EXERCISE TASK: Could you reproduce all of the material below word for word, leaving out the pictures?

DATA EXCERPTS:

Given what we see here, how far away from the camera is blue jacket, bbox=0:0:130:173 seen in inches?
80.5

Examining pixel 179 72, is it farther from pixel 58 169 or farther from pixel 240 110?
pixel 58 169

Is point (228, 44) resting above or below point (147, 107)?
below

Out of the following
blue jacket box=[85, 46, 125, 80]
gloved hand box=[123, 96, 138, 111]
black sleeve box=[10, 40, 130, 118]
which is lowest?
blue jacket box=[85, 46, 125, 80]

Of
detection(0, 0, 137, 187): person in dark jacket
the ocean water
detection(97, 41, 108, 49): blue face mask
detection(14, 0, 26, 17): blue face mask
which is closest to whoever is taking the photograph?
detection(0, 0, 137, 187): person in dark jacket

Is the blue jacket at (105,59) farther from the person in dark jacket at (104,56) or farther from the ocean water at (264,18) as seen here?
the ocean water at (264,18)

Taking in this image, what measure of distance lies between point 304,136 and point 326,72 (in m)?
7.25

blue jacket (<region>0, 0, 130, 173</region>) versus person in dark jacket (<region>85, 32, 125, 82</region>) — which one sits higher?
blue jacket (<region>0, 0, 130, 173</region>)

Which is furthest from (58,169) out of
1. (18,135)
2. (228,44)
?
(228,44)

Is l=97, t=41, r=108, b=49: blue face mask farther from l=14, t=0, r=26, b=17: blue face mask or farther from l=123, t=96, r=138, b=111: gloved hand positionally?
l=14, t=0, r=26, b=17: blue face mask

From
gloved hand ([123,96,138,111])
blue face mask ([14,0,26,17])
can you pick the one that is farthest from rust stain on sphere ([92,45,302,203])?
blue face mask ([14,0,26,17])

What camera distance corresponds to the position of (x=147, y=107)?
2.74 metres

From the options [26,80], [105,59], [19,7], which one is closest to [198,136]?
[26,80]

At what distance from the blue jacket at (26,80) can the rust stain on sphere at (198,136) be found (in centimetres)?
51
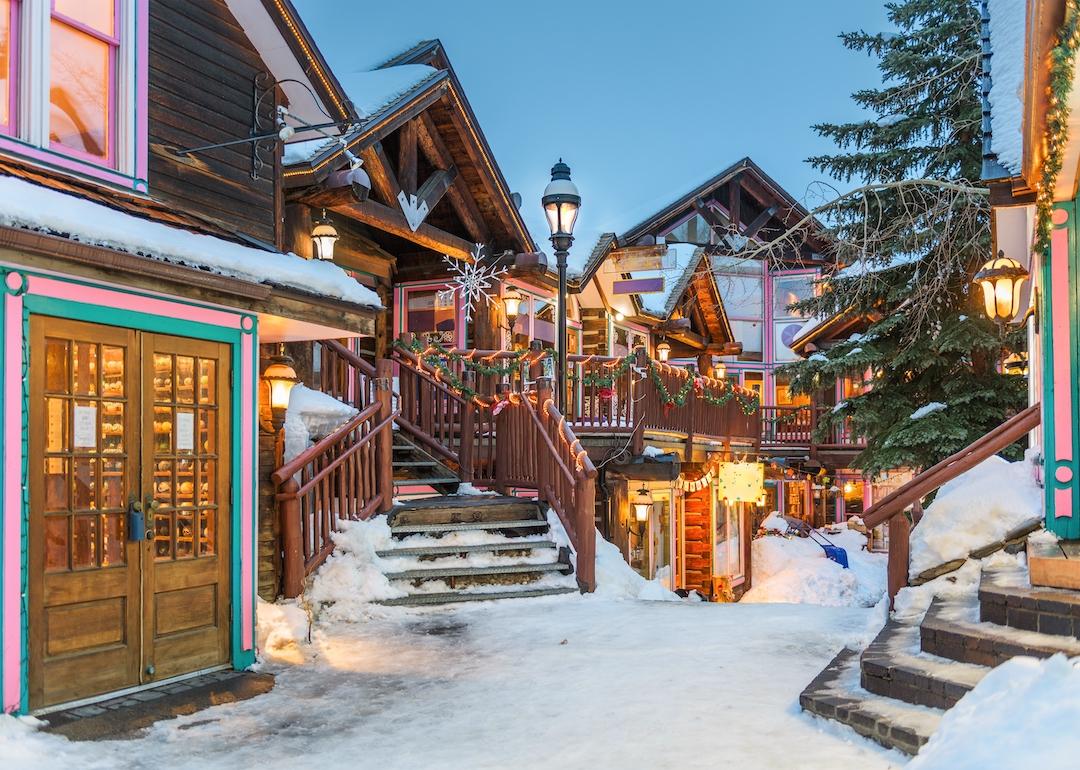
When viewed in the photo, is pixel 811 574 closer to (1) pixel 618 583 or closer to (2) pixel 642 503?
(2) pixel 642 503

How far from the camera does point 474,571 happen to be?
10.2 meters

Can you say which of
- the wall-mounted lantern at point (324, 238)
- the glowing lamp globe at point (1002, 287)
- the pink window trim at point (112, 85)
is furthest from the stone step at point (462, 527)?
the glowing lamp globe at point (1002, 287)

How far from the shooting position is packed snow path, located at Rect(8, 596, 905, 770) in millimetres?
5078

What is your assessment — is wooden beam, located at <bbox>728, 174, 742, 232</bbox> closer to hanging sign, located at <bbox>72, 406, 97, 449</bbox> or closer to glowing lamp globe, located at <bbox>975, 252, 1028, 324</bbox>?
glowing lamp globe, located at <bbox>975, 252, 1028, 324</bbox>

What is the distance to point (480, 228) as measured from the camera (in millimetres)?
16375

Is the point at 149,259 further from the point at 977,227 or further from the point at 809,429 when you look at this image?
the point at 809,429

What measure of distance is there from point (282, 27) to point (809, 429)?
23.8m

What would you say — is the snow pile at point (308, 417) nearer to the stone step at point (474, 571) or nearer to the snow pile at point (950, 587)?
the stone step at point (474, 571)

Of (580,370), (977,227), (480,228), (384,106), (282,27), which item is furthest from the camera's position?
(480,228)

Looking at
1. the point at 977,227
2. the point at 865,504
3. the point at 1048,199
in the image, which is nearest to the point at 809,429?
the point at 865,504

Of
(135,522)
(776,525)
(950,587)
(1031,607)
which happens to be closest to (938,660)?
(1031,607)

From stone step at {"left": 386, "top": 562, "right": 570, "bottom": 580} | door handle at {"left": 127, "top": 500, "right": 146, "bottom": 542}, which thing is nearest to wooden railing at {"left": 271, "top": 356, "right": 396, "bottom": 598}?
stone step at {"left": 386, "top": 562, "right": 570, "bottom": 580}

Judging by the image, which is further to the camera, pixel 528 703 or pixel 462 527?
pixel 462 527

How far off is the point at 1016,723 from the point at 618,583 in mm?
7350
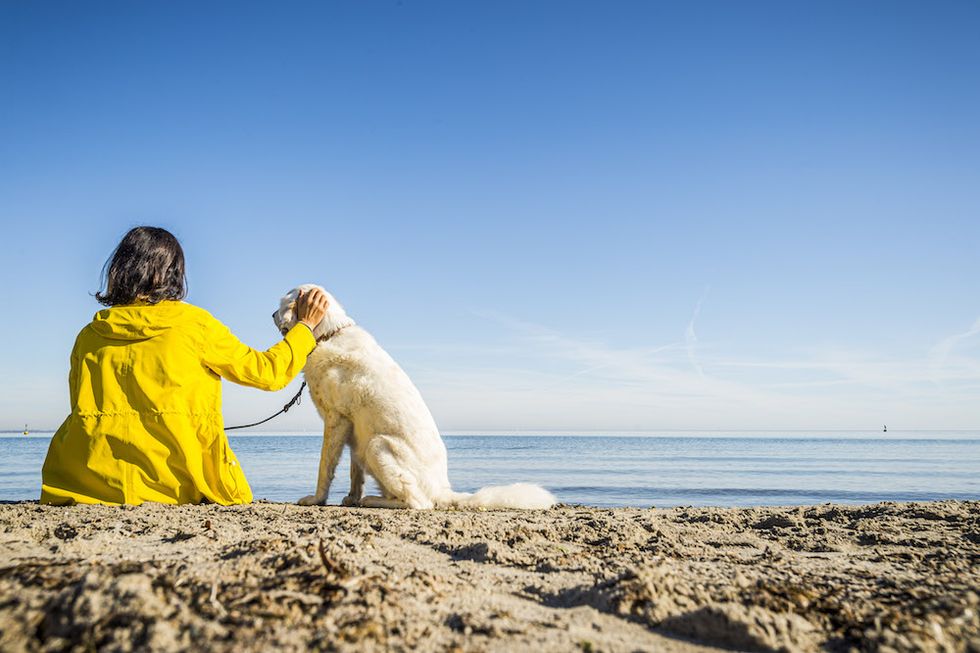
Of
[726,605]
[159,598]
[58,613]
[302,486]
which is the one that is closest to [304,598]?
[159,598]

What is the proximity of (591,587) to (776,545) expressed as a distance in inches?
72.8

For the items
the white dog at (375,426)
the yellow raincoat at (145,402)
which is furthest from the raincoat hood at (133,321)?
the white dog at (375,426)

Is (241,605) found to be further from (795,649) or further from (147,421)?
(147,421)

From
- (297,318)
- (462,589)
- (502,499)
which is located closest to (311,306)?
(297,318)

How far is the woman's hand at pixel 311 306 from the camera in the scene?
538cm

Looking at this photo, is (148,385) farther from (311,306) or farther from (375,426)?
(375,426)

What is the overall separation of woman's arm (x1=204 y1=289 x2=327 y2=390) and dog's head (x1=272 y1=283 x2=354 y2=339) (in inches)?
41.4

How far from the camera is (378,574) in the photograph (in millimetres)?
2338

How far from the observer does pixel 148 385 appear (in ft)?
14.0

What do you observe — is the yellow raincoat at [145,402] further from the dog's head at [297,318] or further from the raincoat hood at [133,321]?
the dog's head at [297,318]

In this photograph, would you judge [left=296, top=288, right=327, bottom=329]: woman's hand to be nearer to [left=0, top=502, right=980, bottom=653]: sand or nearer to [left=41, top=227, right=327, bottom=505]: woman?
[left=41, top=227, right=327, bottom=505]: woman

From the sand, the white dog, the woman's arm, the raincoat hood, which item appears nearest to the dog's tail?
the white dog

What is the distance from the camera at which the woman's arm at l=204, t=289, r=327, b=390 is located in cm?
446

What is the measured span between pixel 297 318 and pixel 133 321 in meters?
1.58
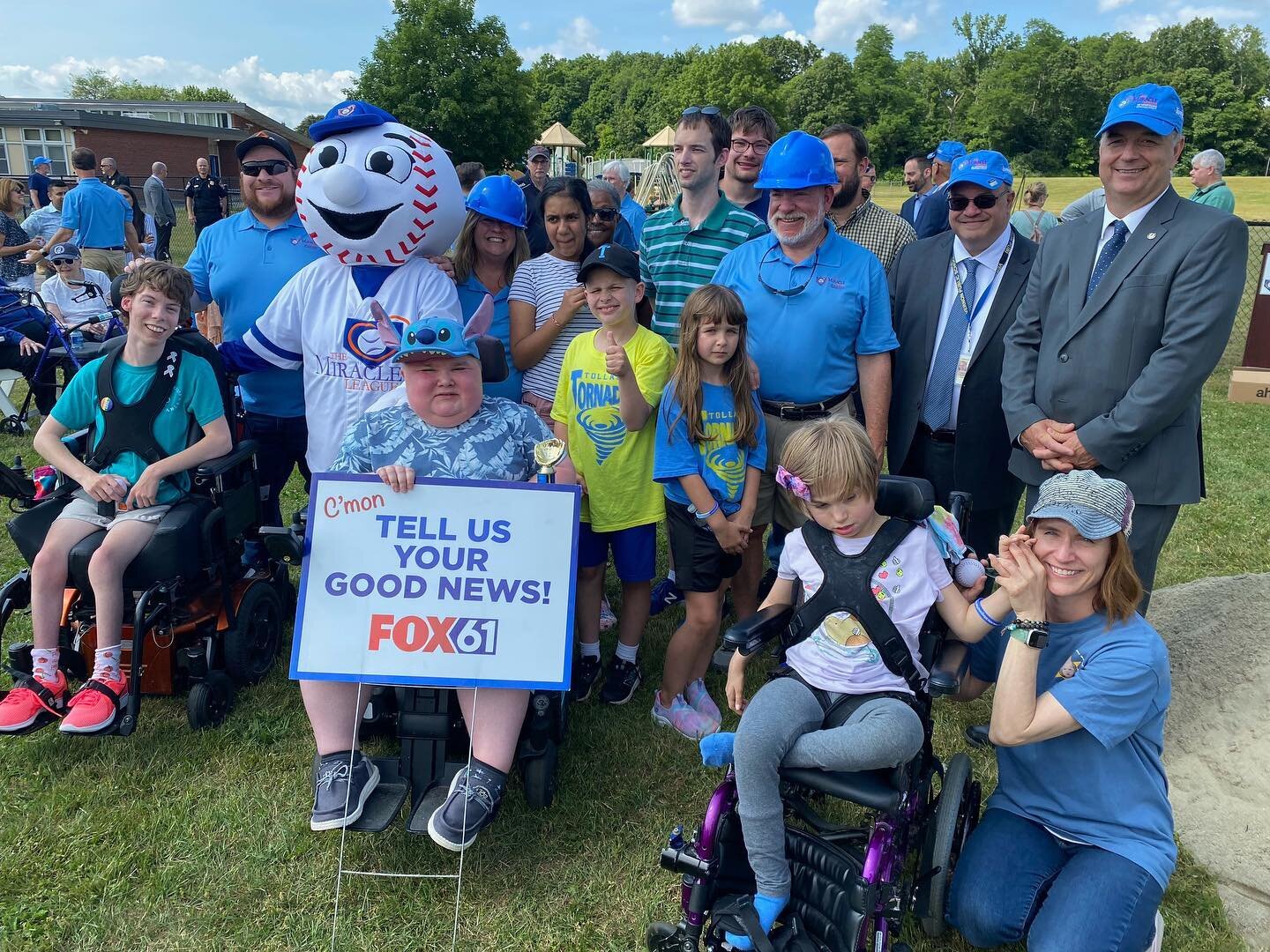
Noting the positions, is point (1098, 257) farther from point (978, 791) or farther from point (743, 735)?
point (743, 735)

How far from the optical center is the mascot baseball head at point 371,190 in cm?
344

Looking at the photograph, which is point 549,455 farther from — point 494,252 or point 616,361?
point 494,252

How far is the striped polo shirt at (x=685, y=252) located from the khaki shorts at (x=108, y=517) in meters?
2.28

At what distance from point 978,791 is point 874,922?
75 centimetres

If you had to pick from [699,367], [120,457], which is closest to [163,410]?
[120,457]

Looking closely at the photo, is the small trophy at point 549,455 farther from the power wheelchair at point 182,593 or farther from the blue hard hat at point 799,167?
the power wheelchair at point 182,593

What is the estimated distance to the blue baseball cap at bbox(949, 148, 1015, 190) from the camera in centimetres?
339

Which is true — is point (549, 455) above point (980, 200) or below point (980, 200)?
below

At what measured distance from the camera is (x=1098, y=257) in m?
3.07

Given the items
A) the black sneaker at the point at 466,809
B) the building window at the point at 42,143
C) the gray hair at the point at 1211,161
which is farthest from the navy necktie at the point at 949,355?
the building window at the point at 42,143

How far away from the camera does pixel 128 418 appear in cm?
356

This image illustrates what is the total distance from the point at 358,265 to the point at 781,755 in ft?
8.49

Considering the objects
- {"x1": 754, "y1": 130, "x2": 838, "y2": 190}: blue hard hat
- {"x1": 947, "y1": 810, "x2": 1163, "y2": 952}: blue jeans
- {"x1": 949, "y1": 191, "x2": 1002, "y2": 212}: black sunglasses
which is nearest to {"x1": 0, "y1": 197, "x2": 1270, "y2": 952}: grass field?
{"x1": 947, "y1": 810, "x2": 1163, "y2": 952}: blue jeans

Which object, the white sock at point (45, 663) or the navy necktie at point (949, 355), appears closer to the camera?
the white sock at point (45, 663)
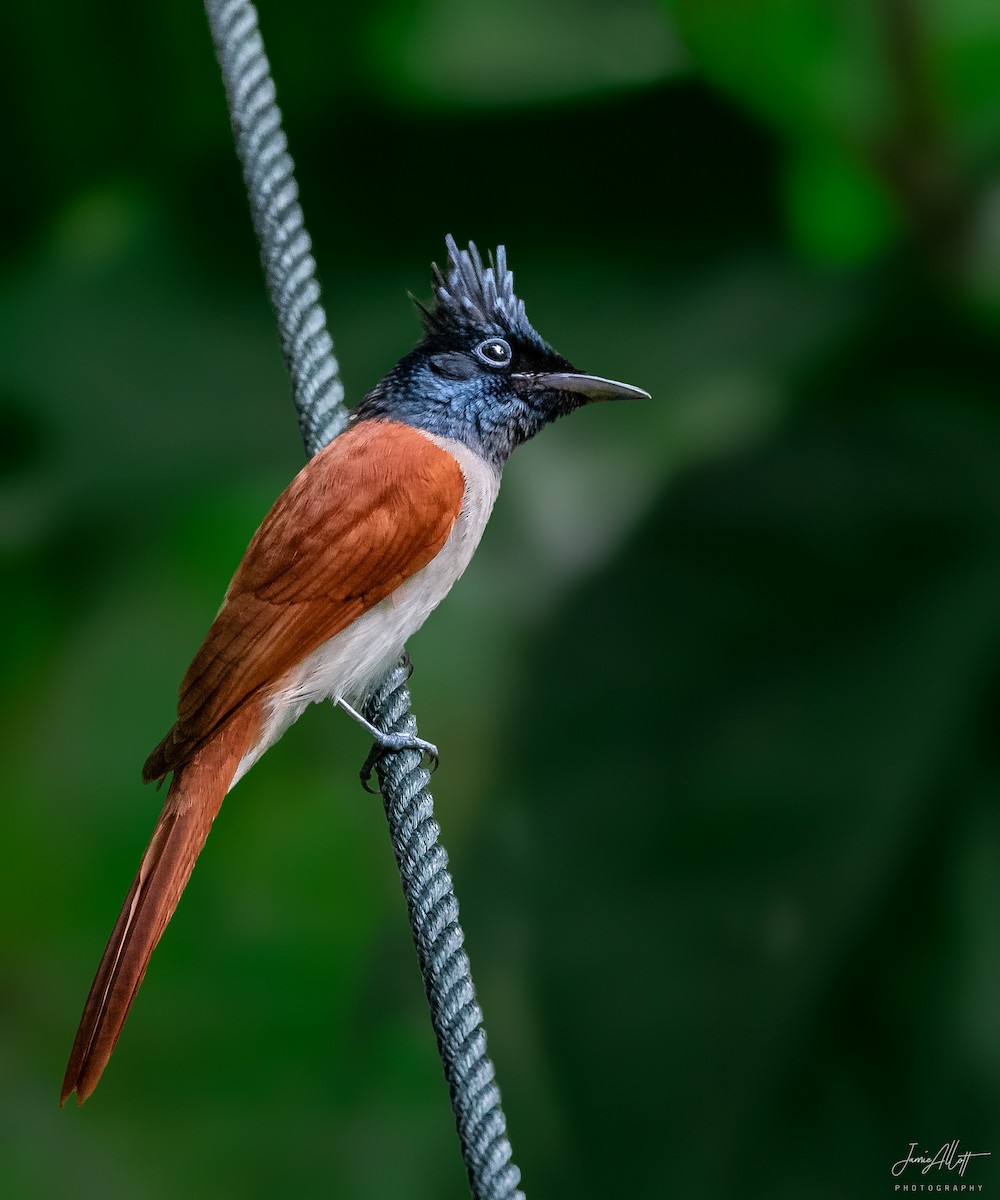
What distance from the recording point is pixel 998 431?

FINISHED ANSWER:
Given what we see here, how far away from the camera is blue jacket, bbox=0:0:130:173 seen in inches?
80.5

Examining pixel 179 72, is it farther from pixel 58 169 or farther from pixel 240 110?
pixel 58 169

Is point (228, 44) resting above or below point (147, 107)?
below

Out of the following
blue jacket box=[85, 46, 125, 80]
gloved hand box=[123, 96, 138, 111]
black sleeve box=[10, 40, 130, 118]
which is lowest?
blue jacket box=[85, 46, 125, 80]

Of
detection(0, 0, 137, 187): person in dark jacket
the ocean water
detection(97, 41, 108, 49): blue face mask
detection(14, 0, 26, 17): blue face mask
which is closest to whoever is taking the photograph?
detection(0, 0, 137, 187): person in dark jacket

Is the blue jacket at (105,59) farther from the person in dark jacket at (104,56) or farther from the ocean water at (264,18) as seen here?
the ocean water at (264,18)

Taking in this image, what measure of distance lies between point 304,136 and point 326,72 (in m)?
7.25

blue jacket (<region>0, 0, 130, 173</region>) versus person in dark jacket (<region>85, 32, 125, 82</region>) — which one sits higher?
blue jacket (<region>0, 0, 130, 173</region>)

Which is furthest from (58,169) out of
1. (18,135)
2. (228,44)
?
(228,44)

Is l=97, t=41, r=108, b=49: blue face mask farther from l=14, t=0, r=26, b=17: blue face mask or farther from l=123, t=96, r=138, b=111: gloved hand positionally?
l=14, t=0, r=26, b=17: blue face mask

From
gloved hand ([123,96,138,111])
blue face mask ([14,0,26,17])
can you pick the one that is farthest from rust stain on sphere ([92,45,302,203])?
blue face mask ([14,0,26,17])

What camera distance corresponds to the position of (x=147, y=107)?
2.74 metres

From the options [26,80], [105,59], [19,7], which one is closest to [198,136]?
[26,80]

At what distance from the blue jacket at (26,80) can the rust stain on sphere at (198,136) be found (in centimetres)?
51
When viewed in the photo, is pixel 811 574 closer to (1) pixel 618 583 or closer to (2) pixel 642 503?
(2) pixel 642 503

How far from the camera does point 474,571 happen to be?
10.2 meters

Can you say which of
- the wall-mounted lantern at point (324, 238)
- the glowing lamp globe at point (1002, 287)
- the pink window trim at point (112, 85)
is furthest from the stone step at point (462, 527)?
the glowing lamp globe at point (1002, 287)

How far from the shooting position is packed snow path, located at Rect(8, 596, 905, 770) in millimetres?
5078

What is your assessment — is wooden beam, located at <bbox>728, 174, 742, 232</bbox> closer to hanging sign, located at <bbox>72, 406, 97, 449</bbox> or closer to glowing lamp globe, located at <bbox>975, 252, 1028, 324</bbox>?
glowing lamp globe, located at <bbox>975, 252, 1028, 324</bbox>

What is the distance to point (480, 228) as measured from the camera (in millimetres)?
16375

Is the point at 149,259 further from the point at 977,227 or further from the point at 809,429 when you look at this image?
the point at 809,429

What measure of distance is there from point (282, 27) to point (809, 429)?
23.8m

What would you say — is the snow pile at point (308, 417) nearer to the stone step at point (474, 571) or nearer to the snow pile at point (950, 587)?
the stone step at point (474, 571)

Of (580,370), (977,227), (480,228), (384,106), (282,27), which item is furthest from the camera's position?
(480,228)

Looking at
1. the point at 977,227
2. the point at 865,504
3. the point at 1048,199
in the image, which is nearest to the point at 809,429?
the point at 865,504

Of
(135,522)
(776,525)
(950,587)
(1031,607)
which happens to be closest to (938,660)?
(1031,607)

From stone step at {"left": 386, "top": 562, "right": 570, "bottom": 580} | door handle at {"left": 127, "top": 500, "right": 146, "bottom": 542}, which thing is nearest to wooden railing at {"left": 271, "top": 356, "right": 396, "bottom": 598}?
stone step at {"left": 386, "top": 562, "right": 570, "bottom": 580}

Judging by the image, which is further to the camera, pixel 528 703 or pixel 462 527?
pixel 462 527

How far off is the point at 1016,723 from the point at 618,583 in mm?
7350
Of
[726,605]
[159,598]
[58,613]
[302,486]
which is the one that is closest to [304,598]?
[159,598]

What is the proximity of (591,587) to (776,545) expressed as a distance in inches?
72.8

For the items
the white dog at (375,426)
the yellow raincoat at (145,402)
which is furthest from the raincoat hood at (133,321)?
the white dog at (375,426)

Is (241,605) found to be further from (795,649) or further from (147,421)?
(147,421)

From
- (297,318)
- (462,589)
- (502,499)
which is located closest to (311,306)?
(297,318)

How far is the woman's hand at pixel 311 306 from the camera in the scene?
538cm

Looking at this photo, is (148,385) farther from (311,306) or farther from (375,426)?
(375,426)

What is the overall separation of woman's arm (x1=204 y1=289 x2=327 y2=390) and dog's head (x1=272 y1=283 x2=354 y2=339) (in inches)?
41.4

How far from the camera is (378,574) in the photograph (in millimetres)?
2338

How far from the observer does pixel 148 385 appear (in ft)?
14.0

What do you observe — is the yellow raincoat at [145,402] further from the dog's head at [297,318] or further from the raincoat hood at [133,321]?
the dog's head at [297,318]

In this photograph, would you judge [left=296, top=288, right=327, bottom=329]: woman's hand to be nearer to [left=0, top=502, right=980, bottom=653]: sand or nearer to [left=41, top=227, right=327, bottom=505]: woman?
[left=41, top=227, right=327, bottom=505]: woman

From the sand, the white dog, the woman's arm, the raincoat hood, which item appears nearest to the dog's tail?
the white dog

What is the distance from the camera at which the woman's arm at l=204, t=289, r=327, b=390 is located in cm?
446

What is the measured span between pixel 297 318 and pixel 133 321 in meters?
1.58
Noting the positions, is point (1098, 257) farther from point (978, 791) or farther from point (743, 735)?
point (743, 735)

How far from the optical center is the mascot baseball head at point 371,190 in cm?
344

Looking at the photograph, which is point 549,455 farther from — point 494,252 or point 616,361?
point 494,252

How far is the striped polo shirt at (x=685, y=252) located from the khaki shorts at (x=108, y=517) in meters?
2.28

At what distance from point 978,791 is point 874,922?
75 centimetres

If you had to pick from [699,367], [120,457], which is closest to [163,410]?
[120,457]

Looking closely at the photo, is the small trophy at point 549,455 farther from the power wheelchair at point 182,593 or farther from the blue hard hat at point 799,167?
the power wheelchair at point 182,593

What is the estimated distance to the blue baseball cap at bbox(949, 148, 1015, 190) from the camera in centimetres?
339

Which is true — is point (549, 455) above point (980, 200) or below point (980, 200)?
below

At what measured distance from the camera is (x=1098, y=257) in m?
3.07

Given the items
A) the black sneaker at the point at 466,809
B) the building window at the point at 42,143
C) the gray hair at the point at 1211,161
which is farthest from the navy necktie at the point at 949,355?
the building window at the point at 42,143

How far away from the camera does pixel 128 418 appear in cm?
356

This image illustrates what is the total distance from the point at 358,265 to the point at 781,755 in ft?
8.49

Considering the objects
- {"x1": 754, "y1": 130, "x2": 838, "y2": 190}: blue hard hat
- {"x1": 947, "y1": 810, "x2": 1163, "y2": 952}: blue jeans
- {"x1": 949, "y1": 191, "x2": 1002, "y2": 212}: black sunglasses
which is nearest to {"x1": 0, "y1": 197, "x2": 1270, "y2": 952}: grass field?
{"x1": 947, "y1": 810, "x2": 1163, "y2": 952}: blue jeans

Which object, the white sock at point (45, 663) or the navy necktie at point (949, 355), appears closer to the camera?
the white sock at point (45, 663)
What distance from the recording point is pixel 998 431?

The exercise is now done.